From 1958 to 1983, a period covered by our author, we have several passages in the life of Iris Rezende. From her childhood in the countryside to her apprenticeship in student circles, Cileide unveils her political ascension with minute details, family life, ups and downs, until she consecrated herself as the successor of Pedro Ludovico Teixeira in the political structure of Goiás.

There were about eighteen meetings between the author and her object of study, held between the end of 2006 and the beginning of 2008 [1], in which we can notice Iris's taste, little by little, for the narrative, for the memories, for the recovery of memory and for the natural forgetting of what she would not like to be remembered. Halbwachs is key to understanding the collective memory that hovered over Iris's political life at important moments in its history and also to seek the memory of the Iris group to justify certain passages, reminding us that memory is changeable according to time. and the group with which we relate.

Thus, Cileide investigates Iris's autobiographical account, highlighting the influence that her group had on him, although its centralizing characteristic was increasingly present in each phase of his victorious career. They are specific memories and narratives of Iris's political and family life at an important moment when he was, once again, in full political ascension, that is, in 2004, imbued with an individual purpose to be recognized by posterity.

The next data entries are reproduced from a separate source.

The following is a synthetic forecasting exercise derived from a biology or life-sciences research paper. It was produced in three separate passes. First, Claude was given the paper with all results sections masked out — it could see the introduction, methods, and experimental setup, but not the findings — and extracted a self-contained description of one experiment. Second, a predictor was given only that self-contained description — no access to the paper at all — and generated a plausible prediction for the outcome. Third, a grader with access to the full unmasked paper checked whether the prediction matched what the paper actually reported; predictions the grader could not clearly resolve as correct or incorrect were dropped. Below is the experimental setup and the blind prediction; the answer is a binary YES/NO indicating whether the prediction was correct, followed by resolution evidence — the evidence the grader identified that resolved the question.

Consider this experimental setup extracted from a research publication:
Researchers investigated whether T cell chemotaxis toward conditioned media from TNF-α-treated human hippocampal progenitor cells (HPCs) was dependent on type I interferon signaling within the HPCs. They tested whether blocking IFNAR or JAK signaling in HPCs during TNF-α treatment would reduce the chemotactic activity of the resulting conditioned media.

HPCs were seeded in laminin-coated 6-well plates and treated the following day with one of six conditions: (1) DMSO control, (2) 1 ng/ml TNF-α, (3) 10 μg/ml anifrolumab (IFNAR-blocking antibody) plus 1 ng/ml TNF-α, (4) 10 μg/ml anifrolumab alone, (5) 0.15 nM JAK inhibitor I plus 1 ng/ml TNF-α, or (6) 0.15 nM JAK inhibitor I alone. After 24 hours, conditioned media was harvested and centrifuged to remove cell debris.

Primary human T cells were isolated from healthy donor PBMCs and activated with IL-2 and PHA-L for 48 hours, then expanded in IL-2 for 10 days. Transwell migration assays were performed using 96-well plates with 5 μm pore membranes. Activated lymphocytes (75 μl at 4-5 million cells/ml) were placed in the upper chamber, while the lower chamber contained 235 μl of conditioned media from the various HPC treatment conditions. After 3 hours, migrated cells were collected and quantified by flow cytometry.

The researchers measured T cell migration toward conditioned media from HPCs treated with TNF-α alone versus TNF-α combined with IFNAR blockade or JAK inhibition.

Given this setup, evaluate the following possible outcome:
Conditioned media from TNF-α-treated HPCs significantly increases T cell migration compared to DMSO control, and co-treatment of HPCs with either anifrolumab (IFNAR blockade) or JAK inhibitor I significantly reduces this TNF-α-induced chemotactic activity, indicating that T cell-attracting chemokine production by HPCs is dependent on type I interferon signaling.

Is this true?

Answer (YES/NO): YES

It is a long journey “finger-sculpted” by Iris, from the student movement to his impeachment in 1969, at the height of his popularity, and his victorious return as governor in 1983, sustaining his career until 1998. explain the trajectory of Iris Rezende Machado: the construction of the image of the charismatic leader connected to the people, the traditional party politics influenced by Pedro Ludovico Teixeira and the widespread idea of ​​a good administrator inspired by the government of Mauro Borges Teixeira. Alongside these premises, the reading of the political group and its opposites: conflicts, ruptures and disputes.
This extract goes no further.